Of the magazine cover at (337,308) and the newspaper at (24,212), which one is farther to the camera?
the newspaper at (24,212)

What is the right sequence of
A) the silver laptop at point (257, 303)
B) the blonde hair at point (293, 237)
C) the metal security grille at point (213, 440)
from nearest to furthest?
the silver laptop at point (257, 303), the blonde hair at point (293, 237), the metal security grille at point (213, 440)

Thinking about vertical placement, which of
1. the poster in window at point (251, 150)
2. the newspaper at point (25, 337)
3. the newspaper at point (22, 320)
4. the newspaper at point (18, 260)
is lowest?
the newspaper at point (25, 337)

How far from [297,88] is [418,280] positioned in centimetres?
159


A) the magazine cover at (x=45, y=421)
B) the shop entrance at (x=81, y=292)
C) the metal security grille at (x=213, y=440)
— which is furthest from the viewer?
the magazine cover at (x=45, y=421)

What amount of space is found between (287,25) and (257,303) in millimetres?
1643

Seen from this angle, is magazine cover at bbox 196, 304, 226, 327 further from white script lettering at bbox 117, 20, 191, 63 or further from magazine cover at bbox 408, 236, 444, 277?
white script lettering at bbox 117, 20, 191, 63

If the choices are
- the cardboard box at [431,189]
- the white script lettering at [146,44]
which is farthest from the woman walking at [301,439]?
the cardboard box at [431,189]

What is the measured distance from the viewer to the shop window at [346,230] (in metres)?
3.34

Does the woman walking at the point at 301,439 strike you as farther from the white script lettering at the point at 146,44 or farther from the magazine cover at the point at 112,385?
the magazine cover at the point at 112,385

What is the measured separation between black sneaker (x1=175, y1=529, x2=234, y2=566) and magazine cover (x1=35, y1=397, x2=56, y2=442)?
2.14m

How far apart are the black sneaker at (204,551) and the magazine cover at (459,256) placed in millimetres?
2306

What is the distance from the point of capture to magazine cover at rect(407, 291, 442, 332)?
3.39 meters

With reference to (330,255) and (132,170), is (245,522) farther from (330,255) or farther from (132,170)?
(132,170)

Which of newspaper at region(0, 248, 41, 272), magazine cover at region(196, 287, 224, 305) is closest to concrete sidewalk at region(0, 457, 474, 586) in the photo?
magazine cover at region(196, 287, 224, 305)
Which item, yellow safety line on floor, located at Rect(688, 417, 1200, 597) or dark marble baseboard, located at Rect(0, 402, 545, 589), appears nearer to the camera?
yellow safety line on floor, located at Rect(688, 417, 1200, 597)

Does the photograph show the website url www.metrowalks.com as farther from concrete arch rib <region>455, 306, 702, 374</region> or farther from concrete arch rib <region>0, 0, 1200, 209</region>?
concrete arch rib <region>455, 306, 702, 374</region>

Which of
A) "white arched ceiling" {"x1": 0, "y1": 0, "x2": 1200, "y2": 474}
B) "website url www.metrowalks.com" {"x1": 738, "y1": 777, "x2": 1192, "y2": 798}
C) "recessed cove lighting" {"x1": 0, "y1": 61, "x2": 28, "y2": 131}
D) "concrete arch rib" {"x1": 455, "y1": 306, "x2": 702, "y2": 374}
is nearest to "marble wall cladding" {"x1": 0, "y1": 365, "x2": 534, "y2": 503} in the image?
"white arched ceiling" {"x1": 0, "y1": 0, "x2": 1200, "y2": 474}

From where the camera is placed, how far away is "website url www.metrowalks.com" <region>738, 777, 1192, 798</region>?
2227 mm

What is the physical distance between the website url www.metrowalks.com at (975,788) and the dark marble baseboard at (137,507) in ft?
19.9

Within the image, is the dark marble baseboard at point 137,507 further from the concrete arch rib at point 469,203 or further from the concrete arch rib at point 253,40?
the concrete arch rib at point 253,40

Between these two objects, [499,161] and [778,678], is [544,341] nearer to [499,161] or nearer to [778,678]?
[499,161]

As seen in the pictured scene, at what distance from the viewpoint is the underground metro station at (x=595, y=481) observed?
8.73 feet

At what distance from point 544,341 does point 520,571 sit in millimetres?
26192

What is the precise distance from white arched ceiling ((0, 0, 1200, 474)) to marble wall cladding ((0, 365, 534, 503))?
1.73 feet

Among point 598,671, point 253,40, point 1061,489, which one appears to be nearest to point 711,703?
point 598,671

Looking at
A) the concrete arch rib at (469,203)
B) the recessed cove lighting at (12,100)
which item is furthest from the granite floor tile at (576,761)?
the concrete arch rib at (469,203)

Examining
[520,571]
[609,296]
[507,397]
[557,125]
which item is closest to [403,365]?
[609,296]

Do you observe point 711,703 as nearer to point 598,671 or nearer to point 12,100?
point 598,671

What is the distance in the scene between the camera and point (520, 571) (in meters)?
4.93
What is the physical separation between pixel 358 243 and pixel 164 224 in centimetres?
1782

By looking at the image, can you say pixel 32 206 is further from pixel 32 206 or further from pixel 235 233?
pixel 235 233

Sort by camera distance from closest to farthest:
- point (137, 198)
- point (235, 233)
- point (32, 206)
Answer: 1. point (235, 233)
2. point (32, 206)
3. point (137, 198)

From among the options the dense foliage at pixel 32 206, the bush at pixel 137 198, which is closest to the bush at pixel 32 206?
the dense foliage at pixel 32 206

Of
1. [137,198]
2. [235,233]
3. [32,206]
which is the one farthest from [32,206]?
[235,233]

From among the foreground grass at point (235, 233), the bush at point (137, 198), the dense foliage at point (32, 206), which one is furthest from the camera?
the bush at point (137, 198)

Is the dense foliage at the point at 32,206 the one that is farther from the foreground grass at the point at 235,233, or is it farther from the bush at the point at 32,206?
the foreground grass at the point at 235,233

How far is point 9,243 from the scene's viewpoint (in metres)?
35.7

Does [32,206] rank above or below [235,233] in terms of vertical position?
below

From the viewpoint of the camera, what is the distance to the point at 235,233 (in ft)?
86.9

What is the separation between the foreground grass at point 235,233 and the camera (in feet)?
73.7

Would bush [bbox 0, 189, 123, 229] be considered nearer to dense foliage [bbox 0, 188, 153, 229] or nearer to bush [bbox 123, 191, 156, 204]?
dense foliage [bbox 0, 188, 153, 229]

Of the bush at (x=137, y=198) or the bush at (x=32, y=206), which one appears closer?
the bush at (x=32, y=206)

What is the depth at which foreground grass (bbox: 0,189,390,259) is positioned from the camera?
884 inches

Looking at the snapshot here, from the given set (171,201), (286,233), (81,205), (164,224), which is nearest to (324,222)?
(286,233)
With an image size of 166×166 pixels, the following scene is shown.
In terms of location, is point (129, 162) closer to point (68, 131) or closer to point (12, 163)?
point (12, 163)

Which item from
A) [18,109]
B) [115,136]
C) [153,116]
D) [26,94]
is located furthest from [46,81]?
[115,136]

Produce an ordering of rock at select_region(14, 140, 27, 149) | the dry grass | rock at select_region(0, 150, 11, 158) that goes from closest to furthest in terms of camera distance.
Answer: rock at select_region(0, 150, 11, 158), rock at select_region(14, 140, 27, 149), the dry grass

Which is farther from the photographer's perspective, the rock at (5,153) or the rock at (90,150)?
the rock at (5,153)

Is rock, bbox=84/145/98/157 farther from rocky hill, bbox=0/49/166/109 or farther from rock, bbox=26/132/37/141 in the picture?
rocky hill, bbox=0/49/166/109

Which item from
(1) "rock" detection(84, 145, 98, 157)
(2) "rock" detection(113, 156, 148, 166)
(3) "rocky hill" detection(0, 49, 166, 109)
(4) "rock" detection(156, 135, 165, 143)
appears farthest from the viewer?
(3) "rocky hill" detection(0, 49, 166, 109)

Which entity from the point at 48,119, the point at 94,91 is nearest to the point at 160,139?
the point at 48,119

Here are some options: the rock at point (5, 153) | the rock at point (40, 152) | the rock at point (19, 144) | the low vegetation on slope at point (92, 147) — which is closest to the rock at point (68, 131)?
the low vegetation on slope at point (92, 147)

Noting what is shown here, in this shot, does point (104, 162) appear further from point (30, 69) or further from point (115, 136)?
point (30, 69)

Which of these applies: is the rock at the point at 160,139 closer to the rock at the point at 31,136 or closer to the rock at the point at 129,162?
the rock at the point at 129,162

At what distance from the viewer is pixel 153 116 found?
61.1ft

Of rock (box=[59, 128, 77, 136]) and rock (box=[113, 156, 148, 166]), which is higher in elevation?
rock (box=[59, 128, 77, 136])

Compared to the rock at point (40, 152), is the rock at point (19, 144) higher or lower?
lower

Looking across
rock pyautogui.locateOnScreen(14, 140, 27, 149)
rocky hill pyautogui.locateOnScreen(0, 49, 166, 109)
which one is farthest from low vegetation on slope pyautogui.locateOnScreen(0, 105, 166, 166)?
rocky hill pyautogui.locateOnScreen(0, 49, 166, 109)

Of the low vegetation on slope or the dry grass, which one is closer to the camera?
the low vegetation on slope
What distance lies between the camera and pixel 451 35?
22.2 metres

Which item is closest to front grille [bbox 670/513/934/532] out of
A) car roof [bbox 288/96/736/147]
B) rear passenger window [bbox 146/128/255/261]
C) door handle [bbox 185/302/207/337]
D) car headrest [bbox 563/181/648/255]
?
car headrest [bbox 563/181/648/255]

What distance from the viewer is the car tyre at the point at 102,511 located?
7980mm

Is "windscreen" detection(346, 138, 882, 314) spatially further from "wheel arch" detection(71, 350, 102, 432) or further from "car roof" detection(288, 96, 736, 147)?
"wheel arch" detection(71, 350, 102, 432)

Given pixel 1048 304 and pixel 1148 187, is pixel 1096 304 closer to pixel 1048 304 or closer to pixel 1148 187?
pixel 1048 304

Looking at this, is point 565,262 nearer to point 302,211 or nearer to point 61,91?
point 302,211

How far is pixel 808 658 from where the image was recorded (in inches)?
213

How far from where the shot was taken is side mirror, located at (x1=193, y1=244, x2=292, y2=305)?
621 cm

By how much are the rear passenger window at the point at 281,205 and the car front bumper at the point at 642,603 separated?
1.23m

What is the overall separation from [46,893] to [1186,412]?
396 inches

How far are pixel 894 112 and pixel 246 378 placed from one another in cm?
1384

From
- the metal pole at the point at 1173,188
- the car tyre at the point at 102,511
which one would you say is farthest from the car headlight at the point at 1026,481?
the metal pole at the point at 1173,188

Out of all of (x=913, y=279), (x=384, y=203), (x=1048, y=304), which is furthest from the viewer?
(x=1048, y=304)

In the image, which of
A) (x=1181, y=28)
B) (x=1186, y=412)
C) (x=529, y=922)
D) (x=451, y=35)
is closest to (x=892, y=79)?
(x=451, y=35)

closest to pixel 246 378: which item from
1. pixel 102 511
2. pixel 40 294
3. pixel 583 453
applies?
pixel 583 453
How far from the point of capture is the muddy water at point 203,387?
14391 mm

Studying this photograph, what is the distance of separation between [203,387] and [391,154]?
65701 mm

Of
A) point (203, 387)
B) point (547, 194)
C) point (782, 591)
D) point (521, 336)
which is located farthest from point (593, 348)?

+++++

→ **Task to complete**
Copy out exactly the lines from the line with "Out of all of" to the end of the listing, including both of those lines, and give nothing else.

→ **Answer below**
Out of all of (x=913, y=279), (x=384, y=203), (x=1048, y=304), which is furthest from the viewer?
(x=1048, y=304)

In the image, which of
A) (x=1181, y=28)
B) (x=1186, y=412)
C) (x=529, y=922)
D) (x=451, y=35)
is closest to (x=892, y=79)?
(x=451, y=35)

closest to pixel 246 378: which item from
1. pixel 102 511
2. pixel 40 294
3. pixel 583 453
applies?
pixel 583 453
How far from the point of capture is the muddy water at point 203,387?
14391 mm

Studying this photograph, what is the distance of separation between [203,387] and [391,154]?
65701 mm

Of
A) point (203, 387)
B) point (547, 194)
C) point (782, 591)
D) point (521, 336)
which is located farthest from point (593, 348)?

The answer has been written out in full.